-- start of PROVIDED TEXT --
My Sister’s Plot to Kill Me

[This is a true story.]

One of the following is something I have NEVER done. Can you guess?

  • Eaten oysters
  • Driven 1,300 miles with a rabbit and a parakeet
  • Gone skinny dipping
  • Jumped out of an airplane

If you guessed, “eaten oysters” you are correct. But also a shout out to my many supportive fans who wrote in “humor writing”. Yes, I actually jumped out of an airplane. But don’t worry. Many of you will be glad to know I survived.

Normally, I would never do something so stupid. It wasn’t even my idea. You can blame my sister for this reckless fiasco. For purposes of this story, and out of respect for my sister’s privacy, I’m going to refer to her as “Betsy” because, first, that’s her name, and second, I don’t give a rat’s ass about her privacy.

The year was 1982. Betsy and I were both attending The Ohio State University. One day, for reasons unfathomable to me, she quipped, “Hey, let’s go skydiving!” I could only deduce she was off her meds – or perhaps she was looking for a creative way to avoid working on a term paper. I replied as any loving, older brother would – I berated her for being an idiot. But my sister can be extremely persuasive, by which I mean she questioned my masculinity. Eventually, after badgering me for what seemed like three days, but probably was closer to eleven minutes, I caved.
-- end of PROVIDED TEXT --
REQUESTS –
• a. Answer these from the skydiving story:
(i) Which item in the list is something the narrator has never done?
(ii) In what year did the events take place?
(iii) Which university were the narrator and Betsy attending?
• b. Pick up the skydiving story after its final sentence, "I caved."
-- start of SUPPLIED ENTRIES --
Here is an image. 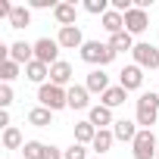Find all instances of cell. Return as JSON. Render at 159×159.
<instances>
[{
	"instance_id": "cell-5",
	"label": "cell",
	"mask_w": 159,
	"mask_h": 159,
	"mask_svg": "<svg viewBox=\"0 0 159 159\" xmlns=\"http://www.w3.org/2000/svg\"><path fill=\"white\" fill-rule=\"evenodd\" d=\"M59 41L56 38H38L34 41V59L44 62V66H56L59 62Z\"/></svg>"
},
{
	"instance_id": "cell-23",
	"label": "cell",
	"mask_w": 159,
	"mask_h": 159,
	"mask_svg": "<svg viewBox=\"0 0 159 159\" xmlns=\"http://www.w3.org/2000/svg\"><path fill=\"white\" fill-rule=\"evenodd\" d=\"M31 25V7H16L10 16V28H28Z\"/></svg>"
},
{
	"instance_id": "cell-7",
	"label": "cell",
	"mask_w": 159,
	"mask_h": 159,
	"mask_svg": "<svg viewBox=\"0 0 159 159\" xmlns=\"http://www.w3.org/2000/svg\"><path fill=\"white\" fill-rule=\"evenodd\" d=\"M134 62L140 69H159V47L153 44H134Z\"/></svg>"
},
{
	"instance_id": "cell-26",
	"label": "cell",
	"mask_w": 159,
	"mask_h": 159,
	"mask_svg": "<svg viewBox=\"0 0 159 159\" xmlns=\"http://www.w3.org/2000/svg\"><path fill=\"white\" fill-rule=\"evenodd\" d=\"M44 153H47V143L41 140H25L22 147V159H44Z\"/></svg>"
},
{
	"instance_id": "cell-8",
	"label": "cell",
	"mask_w": 159,
	"mask_h": 159,
	"mask_svg": "<svg viewBox=\"0 0 159 159\" xmlns=\"http://www.w3.org/2000/svg\"><path fill=\"white\" fill-rule=\"evenodd\" d=\"M119 84L131 94V91H140V84H143V69L137 66V62H131V66H125L122 72H119Z\"/></svg>"
},
{
	"instance_id": "cell-1",
	"label": "cell",
	"mask_w": 159,
	"mask_h": 159,
	"mask_svg": "<svg viewBox=\"0 0 159 159\" xmlns=\"http://www.w3.org/2000/svg\"><path fill=\"white\" fill-rule=\"evenodd\" d=\"M38 100H41V106H47L50 112H59V109L69 106V88H59V84L47 81V84L38 88Z\"/></svg>"
},
{
	"instance_id": "cell-31",
	"label": "cell",
	"mask_w": 159,
	"mask_h": 159,
	"mask_svg": "<svg viewBox=\"0 0 159 159\" xmlns=\"http://www.w3.org/2000/svg\"><path fill=\"white\" fill-rule=\"evenodd\" d=\"M28 7H31V10H56L53 0H28Z\"/></svg>"
},
{
	"instance_id": "cell-33",
	"label": "cell",
	"mask_w": 159,
	"mask_h": 159,
	"mask_svg": "<svg viewBox=\"0 0 159 159\" xmlns=\"http://www.w3.org/2000/svg\"><path fill=\"white\" fill-rule=\"evenodd\" d=\"M0 128H3V131H7V128H13V125H10V112H7V109H0Z\"/></svg>"
},
{
	"instance_id": "cell-20",
	"label": "cell",
	"mask_w": 159,
	"mask_h": 159,
	"mask_svg": "<svg viewBox=\"0 0 159 159\" xmlns=\"http://www.w3.org/2000/svg\"><path fill=\"white\" fill-rule=\"evenodd\" d=\"M103 28L109 31V38H112V34H119V31H125V16H122V13H116V10H109V13L103 16Z\"/></svg>"
},
{
	"instance_id": "cell-12",
	"label": "cell",
	"mask_w": 159,
	"mask_h": 159,
	"mask_svg": "<svg viewBox=\"0 0 159 159\" xmlns=\"http://www.w3.org/2000/svg\"><path fill=\"white\" fill-rule=\"evenodd\" d=\"M84 88H88L91 94H100V97H103V94H106L112 84H109V75H106L103 69H94V72H88V81H84Z\"/></svg>"
},
{
	"instance_id": "cell-17",
	"label": "cell",
	"mask_w": 159,
	"mask_h": 159,
	"mask_svg": "<svg viewBox=\"0 0 159 159\" xmlns=\"http://www.w3.org/2000/svg\"><path fill=\"white\" fill-rule=\"evenodd\" d=\"M53 19L59 22V28H69V25H75V19H78V10H75V3H56V10H53Z\"/></svg>"
},
{
	"instance_id": "cell-3",
	"label": "cell",
	"mask_w": 159,
	"mask_h": 159,
	"mask_svg": "<svg viewBox=\"0 0 159 159\" xmlns=\"http://www.w3.org/2000/svg\"><path fill=\"white\" fill-rule=\"evenodd\" d=\"M81 59L88 62V66H109L112 59H116V50L109 47V44H103V41H84V47H81Z\"/></svg>"
},
{
	"instance_id": "cell-32",
	"label": "cell",
	"mask_w": 159,
	"mask_h": 159,
	"mask_svg": "<svg viewBox=\"0 0 159 159\" xmlns=\"http://www.w3.org/2000/svg\"><path fill=\"white\" fill-rule=\"evenodd\" d=\"M44 159H62V150H59V147H53V143H47V153H44Z\"/></svg>"
},
{
	"instance_id": "cell-10",
	"label": "cell",
	"mask_w": 159,
	"mask_h": 159,
	"mask_svg": "<svg viewBox=\"0 0 159 159\" xmlns=\"http://www.w3.org/2000/svg\"><path fill=\"white\" fill-rule=\"evenodd\" d=\"M147 25H150L147 10H137V7H134L131 13H125V31H128V34H143Z\"/></svg>"
},
{
	"instance_id": "cell-9",
	"label": "cell",
	"mask_w": 159,
	"mask_h": 159,
	"mask_svg": "<svg viewBox=\"0 0 159 159\" xmlns=\"http://www.w3.org/2000/svg\"><path fill=\"white\" fill-rule=\"evenodd\" d=\"M56 41H59V47H62V50H81V47H84V34H81V28H78V25L59 28Z\"/></svg>"
},
{
	"instance_id": "cell-14",
	"label": "cell",
	"mask_w": 159,
	"mask_h": 159,
	"mask_svg": "<svg viewBox=\"0 0 159 159\" xmlns=\"http://www.w3.org/2000/svg\"><path fill=\"white\" fill-rule=\"evenodd\" d=\"M137 122H128V119H116V125H112V134H116V140H125V143H134V137H137Z\"/></svg>"
},
{
	"instance_id": "cell-15",
	"label": "cell",
	"mask_w": 159,
	"mask_h": 159,
	"mask_svg": "<svg viewBox=\"0 0 159 159\" xmlns=\"http://www.w3.org/2000/svg\"><path fill=\"white\" fill-rule=\"evenodd\" d=\"M50 81L53 84H59V88H72V66L66 62V59H59L56 66H50Z\"/></svg>"
},
{
	"instance_id": "cell-29",
	"label": "cell",
	"mask_w": 159,
	"mask_h": 159,
	"mask_svg": "<svg viewBox=\"0 0 159 159\" xmlns=\"http://www.w3.org/2000/svg\"><path fill=\"white\" fill-rule=\"evenodd\" d=\"M62 159H88V147L84 143H72L69 150H62Z\"/></svg>"
},
{
	"instance_id": "cell-24",
	"label": "cell",
	"mask_w": 159,
	"mask_h": 159,
	"mask_svg": "<svg viewBox=\"0 0 159 159\" xmlns=\"http://www.w3.org/2000/svg\"><path fill=\"white\" fill-rule=\"evenodd\" d=\"M112 140H116V134H112V128H103V131H97V137H94V150H97V156H103L109 147H112Z\"/></svg>"
},
{
	"instance_id": "cell-25",
	"label": "cell",
	"mask_w": 159,
	"mask_h": 159,
	"mask_svg": "<svg viewBox=\"0 0 159 159\" xmlns=\"http://www.w3.org/2000/svg\"><path fill=\"white\" fill-rule=\"evenodd\" d=\"M25 140H22V131L19 128H7L3 131V150H22Z\"/></svg>"
},
{
	"instance_id": "cell-16",
	"label": "cell",
	"mask_w": 159,
	"mask_h": 159,
	"mask_svg": "<svg viewBox=\"0 0 159 159\" xmlns=\"http://www.w3.org/2000/svg\"><path fill=\"white\" fill-rule=\"evenodd\" d=\"M25 78H28V81H34V84L41 88V84H47V78H50V66H44V62L31 59V62L25 66Z\"/></svg>"
},
{
	"instance_id": "cell-13",
	"label": "cell",
	"mask_w": 159,
	"mask_h": 159,
	"mask_svg": "<svg viewBox=\"0 0 159 159\" xmlns=\"http://www.w3.org/2000/svg\"><path fill=\"white\" fill-rule=\"evenodd\" d=\"M69 109H91V91L84 84L69 88Z\"/></svg>"
},
{
	"instance_id": "cell-35",
	"label": "cell",
	"mask_w": 159,
	"mask_h": 159,
	"mask_svg": "<svg viewBox=\"0 0 159 159\" xmlns=\"http://www.w3.org/2000/svg\"><path fill=\"white\" fill-rule=\"evenodd\" d=\"M156 159H159V153H156Z\"/></svg>"
},
{
	"instance_id": "cell-34",
	"label": "cell",
	"mask_w": 159,
	"mask_h": 159,
	"mask_svg": "<svg viewBox=\"0 0 159 159\" xmlns=\"http://www.w3.org/2000/svg\"><path fill=\"white\" fill-rule=\"evenodd\" d=\"M97 159H106V156H97Z\"/></svg>"
},
{
	"instance_id": "cell-27",
	"label": "cell",
	"mask_w": 159,
	"mask_h": 159,
	"mask_svg": "<svg viewBox=\"0 0 159 159\" xmlns=\"http://www.w3.org/2000/svg\"><path fill=\"white\" fill-rule=\"evenodd\" d=\"M19 62H13V59H3V66H0V78H3V84H10L13 78H19Z\"/></svg>"
},
{
	"instance_id": "cell-21",
	"label": "cell",
	"mask_w": 159,
	"mask_h": 159,
	"mask_svg": "<svg viewBox=\"0 0 159 159\" xmlns=\"http://www.w3.org/2000/svg\"><path fill=\"white\" fill-rule=\"evenodd\" d=\"M106 44H109L116 53H125V50H134V34H128V31H119V34H112Z\"/></svg>"
},
{
	"instance_id": "cell-19",
	"label": "cell",
	"mask_w": 159,
	"mask_h": 159,
	"mask_svg": "<svg viewBox=\"0 0 159 159\" xmlns=\"http://www.w3.org/2000/svg\"><path fill=\"white\" fill-rule=\"evenodd\" d=\"M28 125H34V128H47V125H53V112H50L47 106H34V109L28 112Z\"/></svg>"
},
{
	"instance_id": "cell-28",
	"label": "cell",
	"mask_w": 159,
	"mask_h": 159,
	"mask_svg": "<svg viewBox=\"0 0 159 159\" xmlns=\"http://www.w3.org/2000/svg\"><path fill=\"white\" fill-rule=\"evenodd\" d=\"M84 10H88L91 16H100V19H103V16L109 13V0H84Z\"/></svg>"
},
{
	"instance_id": "cell-4",
	"label": "cell",
	"mask_w": 159,
	"mask_h": 159,
	"mask_svg": "<svg viewBox=\"0 0 159 159\" xmlns=\"http://www.w3.org/2000/svg\"><path fill=\"white\" fill-rule=\"evenodd\" d=\"M131 153H134V159H156L159 143H156V137H153L150 128H140V131H137V137H134V143H131Z\"/></svg>"
},
{
	"instance_id": "cell-2",
	"label": "cell",
	"mask_w": 159,
	"mask_h": 159,
	"mask_svg": "<svg viewBox=\"0 0 159 159\" xmlns=\"http://www.w3.org/2000/svg\"><path fill=\"white\" fill-rule=\"evenodd\" d=\"M156 119H159V94H140L137 97V109H134V122L140 125V128H150V125H156Z\"/></svg>"
},
{
	"instance_id": "cell-22",
	"label": "cell",
	"mask_w": 159,
	"mask_h": 159,
	"mask_svg": "<svg viewBox=\"0 0 159 159\" xmlns=\"http://www.w3.org/2000/svg\"><path fill=\"white\" fill-rule=\"evenodd\" d=\"M97 128L91 122H75V143H94Z\"/></svg>"
},
{
	"instance_id": "cell-6",
	"label": "cell",
	"mask_w": 159,
	"mask_h": 159,
	"mask_svg": "<svg viewBox=\"0 0 159 159\" xmlns=\"http://www.w3.org/2000/svg\"><path fill=\"white\" fill-rule=\"evenodd\" d=\"M0 50H3V59H13L19 66H28L34 59V44H28V41H16V44L0 47Z\"/></svg>"
},
{
	"instance_id": "cell-11",
	"label": "cell",
	"mask_w": 159,
	"mask_h": 159,
	"mask_svg": "<svg viewBox=\"0 0 159 159\" xmlns=\"http://www.w3.org/2000/svg\"><path fill=\"white\" fill-rule=\"evenodd\" d=\"M88 122H91L97 131H103L106 125H116V119H112V109H106L103 103H97V106H91V109H88Z\"/></svg>"
},
{
	"instance_id": "cell-30",
	"label": "cell",
	"mask_w": 159,
	"mask_h": 159,
	"mask_svg": "<svg viewBox=\"0 0 159 159\" xmlns=\"http://www.w3.org/2000/svg\"><path fill=\"white\" fill-rule=\"evenodd\" d=\"M10 106H13V88L0 84V109H10Z\"/></svg>"
},
{
	"instance_id": "cell-18",
	"label": "cell",
	"mask_w": 159,
	"mask_h": 159,
	"mask_svg": "<svg viewBox=\"0 0 159 159\" xmlns=\"http://www.w3.org/2000/svg\"><path fill=\"white\" fill-rule=\"evenodd\" d=\"M125 100H128V91H125L122 84H116V88H109V91H106V94L100 97V103H103L106 109H116V106H122Z\"/></svg>"
}]
</instances>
-- end of SUPPLIED ENTRIES --
ANSWERS IN ORDER –
• a.
(i) Eaten oysters
(ii) 1982
(iii) The Ohio State University

• b.
Betsy discovered an outfit called Skydive Green County, in a rural community called Xenia, Ohio, where cows outnumber people 50 to 1. We dove into an intensive full-day crash-course on skydiving, which culminated in a static line jump out of a Cessna from 5,000 feet.

At noon, the class broke for a 45-minute lunch. It took longer than expected for my Last Meal to be served, so Betsy and I arrived back 15 minutes late. I figured, we couldn’t possibly have missed anything important in that short interval. Turns out, I was mistaken – perilously so.

After seven hours of training, the energy of these thrill-seekers was palpable – that is, of all but one. And he looked a lot like me. All I could think was, “How in the world did I let my crazy, impulsive sister corral me into doing such a daredevil act of insanity? Worse yet, I didn’t even use a 50% off Groupon!” My only consolation was that as a law student, I could one day sue my sister for wrongful death. Or maybe not.

Like the cows that surrounded the airstrip, we were herded onto single-engine planes in groups of three. My stomach churned at the thought of leaping to my untimely death. Meanwhile, my sister and the other jumper in our plane laughed and chatted like they were watching an episode of The Simpsons. Was Betsy so heartless as to be giggling at my impending demise? I wanted to crawl under my bed covers with my childhood teddy bear, Sparkles. Then suddenly, BAM! The jump master slammed the door shut. An instant later, we were airborne.

In minutes, we climbed to jumping altitude. Then came the moment of truth. The jump master pulled open the door. I could feel my grip on reality slipping away. I started to feel faint. The sound of the rushing wind was deafening. I could see a bright light through the doorway. In that instant, Sparkles’ life flashed before my eyes. At that moment, I finally saw my sister for the evil being she truly was. She was trying to kill me. I could hear a voice beckoning me. It was the jump master, yelling, “Who wants to go first?” Betsy shouted “I DO! I DO!” Okay, so maybe she was plotting a murder-suicide. It was all so confusing.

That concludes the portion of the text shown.